Maria de Fátima realizou uma pesquisa de campo extremamente interessante nos dois países, investigando o nível da produção publicitária (representado por produtores e profissionais da área de publicidade) e o nível do consumo (investigando jovens universitários brasileiros e espanhóis). A autora construiu uma escala para mensurar traços narcisistas de personalidade, aplicou-a nos estudantes e os separou em quatro grupos de discussão: os de baixos escores de narcisismo no Brasil e na Espanha e os de altos escores nos mesmos países. Depois, comparou os posicionamentos dos estudantes desses quatro grupos de discussão com as respostas encontradas nas entrevistas com os publicitários e apresentou conclusões muito importantes à reflexão de como a lógica do mercado se insere na lógica do desejo, através das contínuas estimulações às formas regressivas de obtenção dos ideais de “individualidade”.

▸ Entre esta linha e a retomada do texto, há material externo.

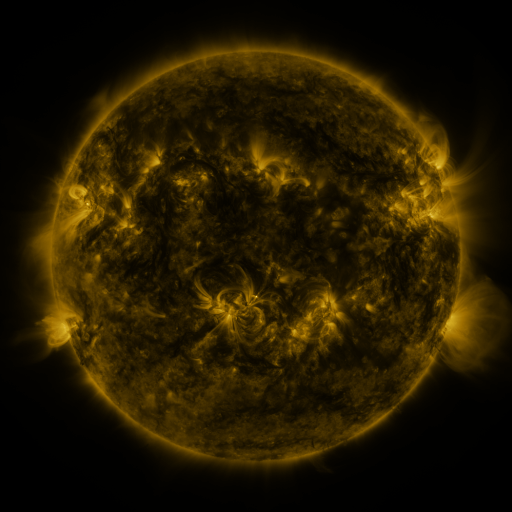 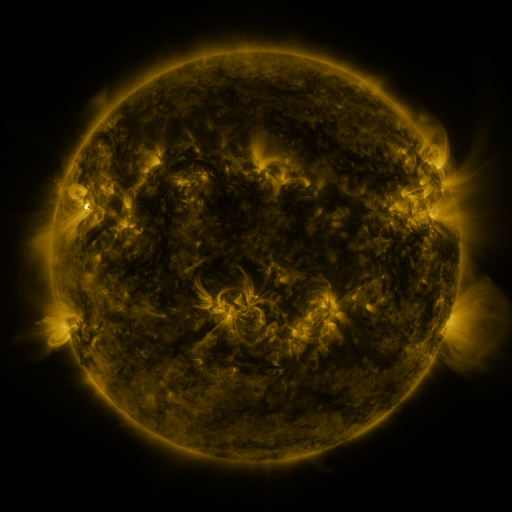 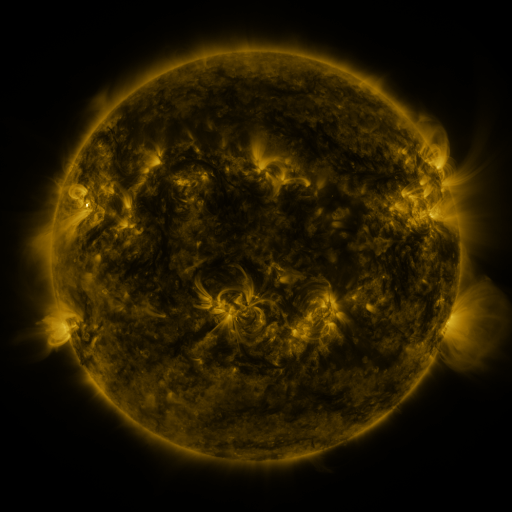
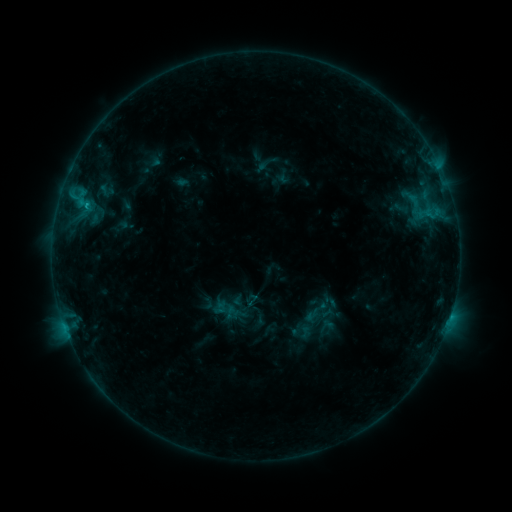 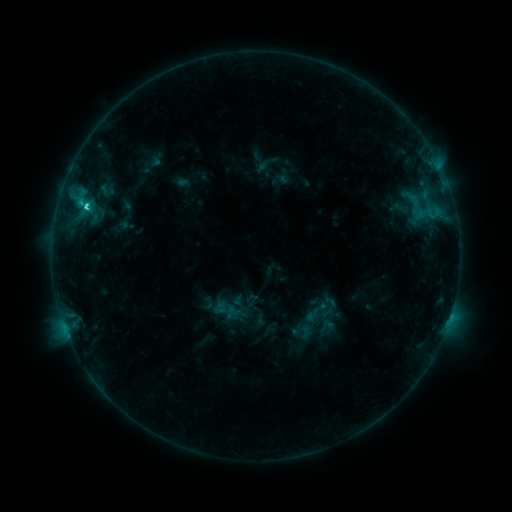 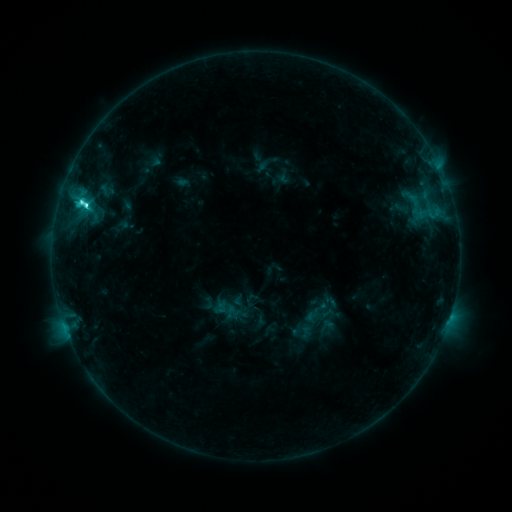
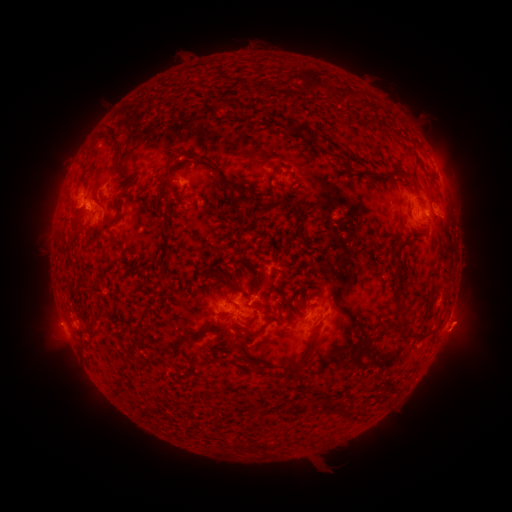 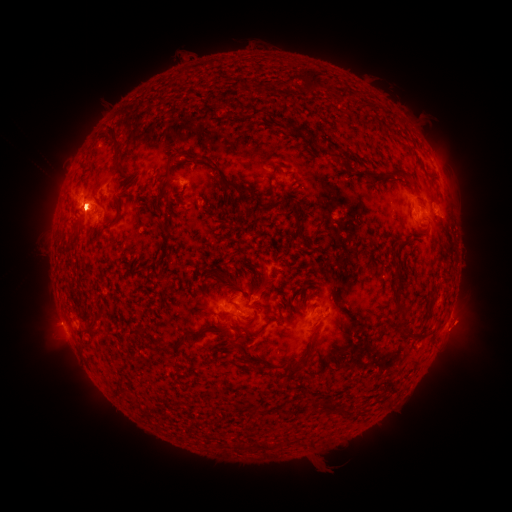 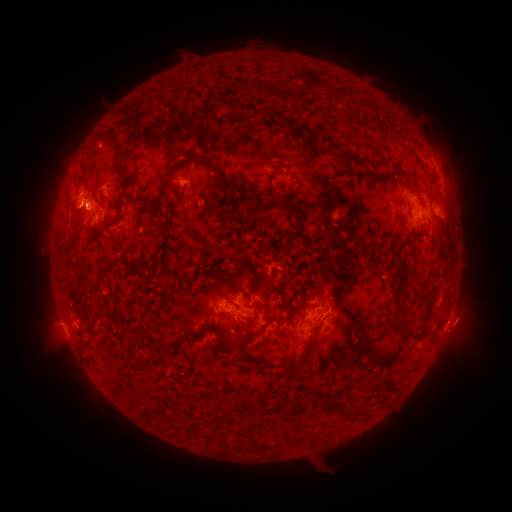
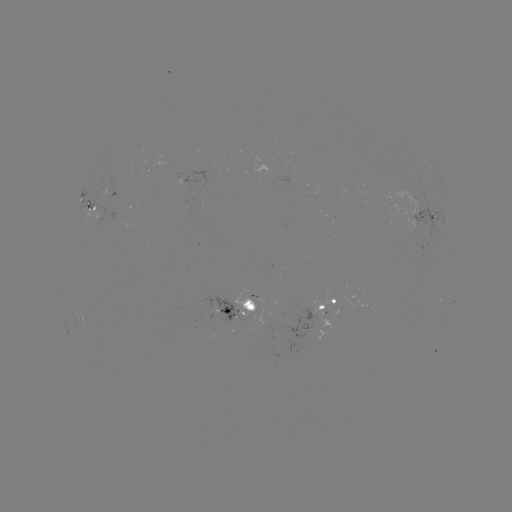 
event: flare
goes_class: C8.0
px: (87, 206)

O primeiro capítulo desse livro faz uma correlação do conceito do mundo unidimensional de Marcuse, em que a repressão era exercida através de uma falsa liberação da sexualidade, com o que a autora chama da versão da unidimensionalização do ser contemporâneo, em que a repressão é exercida por meio da falsa liberação da individualidade, analisada no consumo de imagens narcisistas nas publicidades.
A respeito da exposição e abertura do ser ao excesso de imagens mediadas, o sociólogo John Thompson analisa em seu livro “A mídia e a modernidade” (1998), como o self de uma pessoa pode se tornar mais disperso e descentrado, podendo perder qualquer unidade e coerência que possa ter. O self vai se transformando à medida que se seduz com novos símbolos, sem conseguir se fixar. Ele está continuamente consumindo fantasias, explorando possibilidades, criando alternativas e projetando a si mesmo.

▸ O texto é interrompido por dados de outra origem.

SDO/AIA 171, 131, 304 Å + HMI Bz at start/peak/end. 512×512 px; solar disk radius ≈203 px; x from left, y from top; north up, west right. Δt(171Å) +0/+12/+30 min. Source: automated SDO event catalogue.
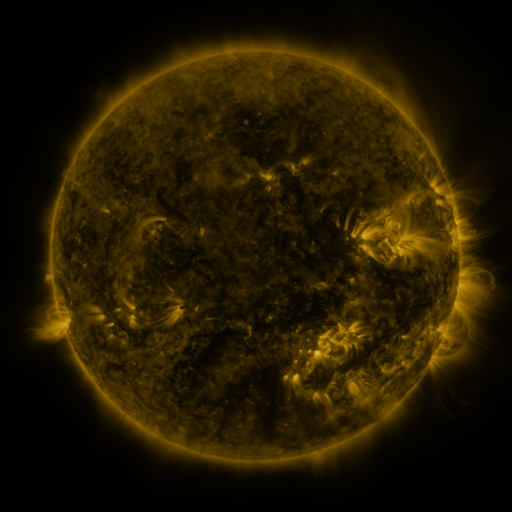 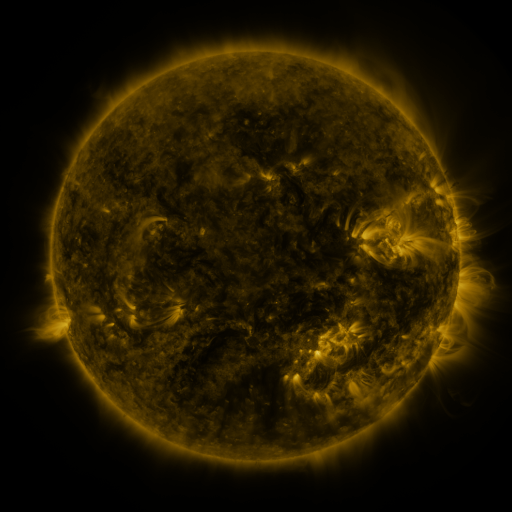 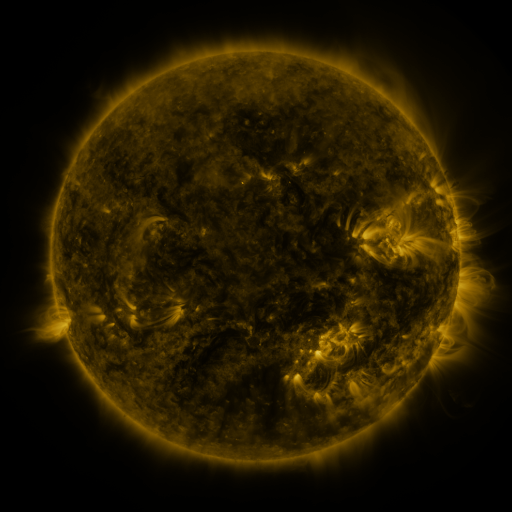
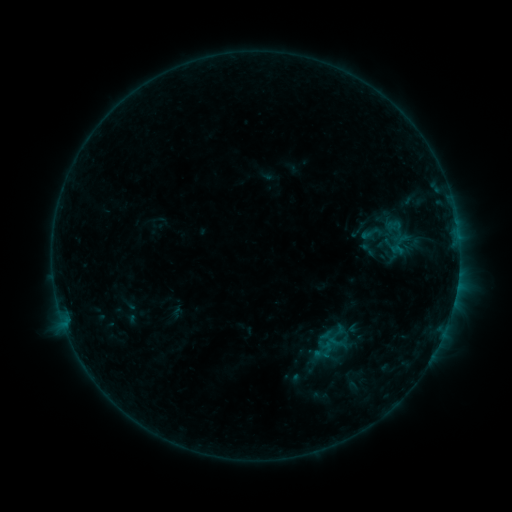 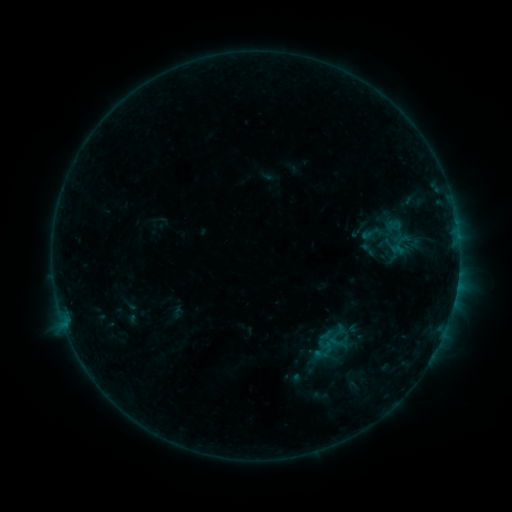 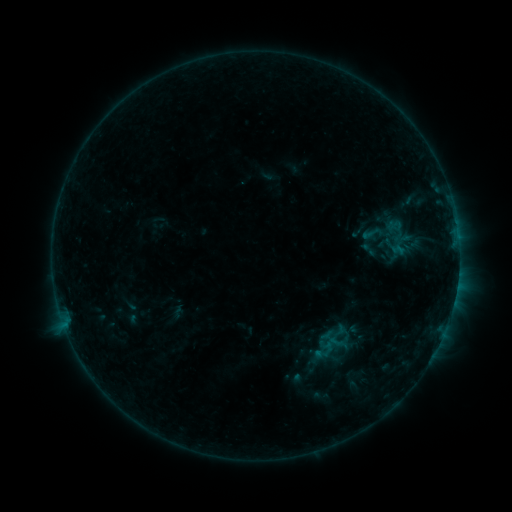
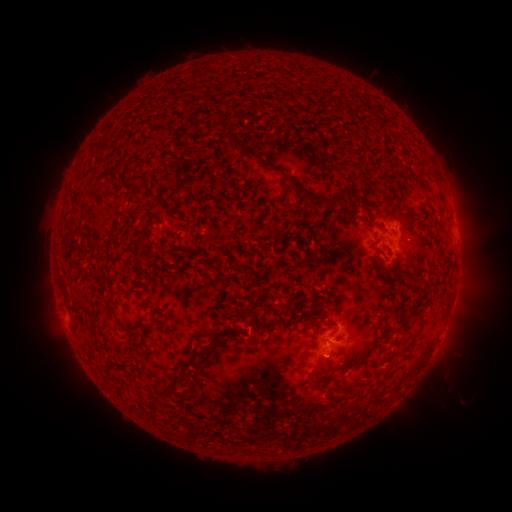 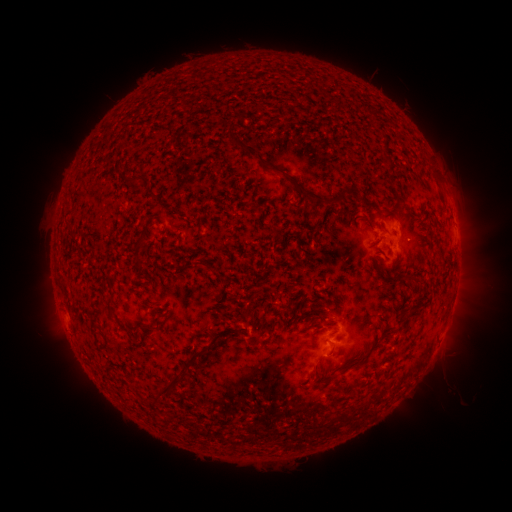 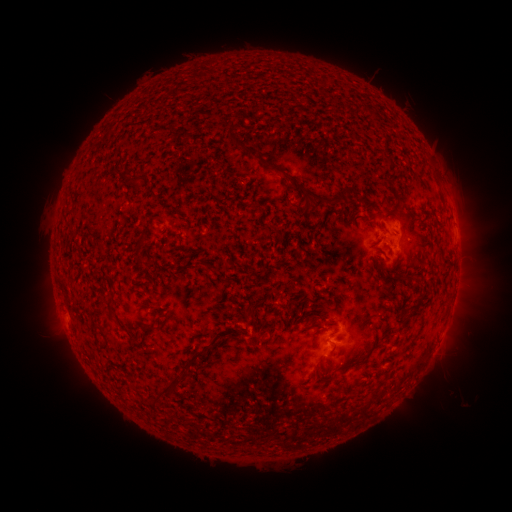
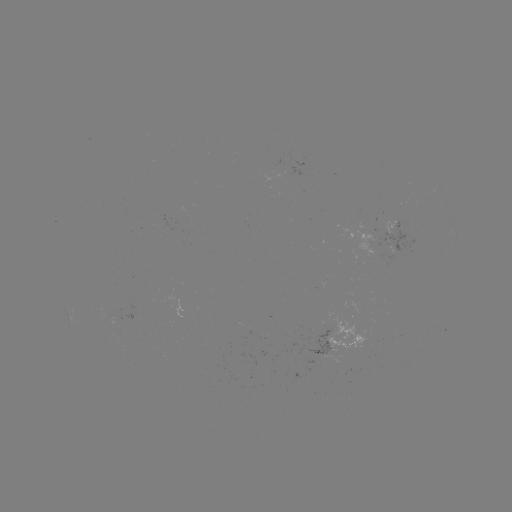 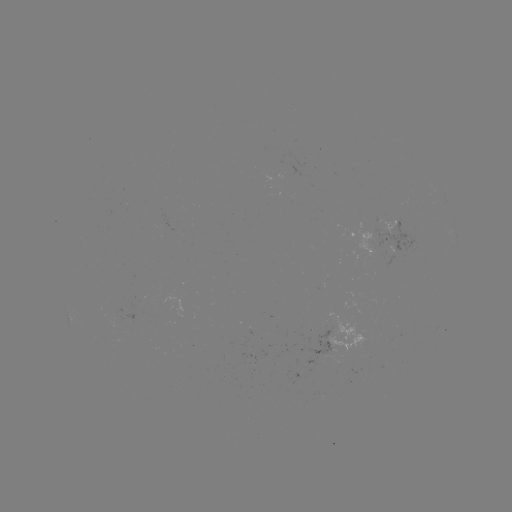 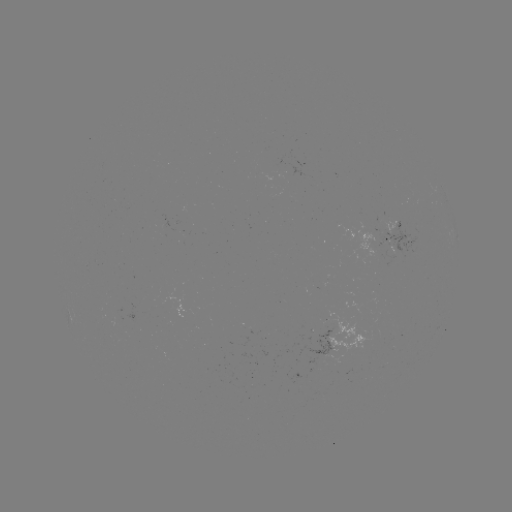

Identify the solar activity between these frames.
no flare in any classed list; no EUV-trigger detection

A discussão que Maria de Fátima nos propõe é que essa metamorfose na subjetividade dos indivíduos não representa um novo homem, conforme a mídia anuncia, mas, uma nova roupagem, ou “pseudo-individualidade”, promovida pelas estratégias mercadológicas e por uma cultura que trata com indiferença a relação com o passado e com projetos futuros. O aprisionamento do homem atual ao presente, sem a possibilidade de recusar o único mundo possível, lhe confere um caráter unidimensional.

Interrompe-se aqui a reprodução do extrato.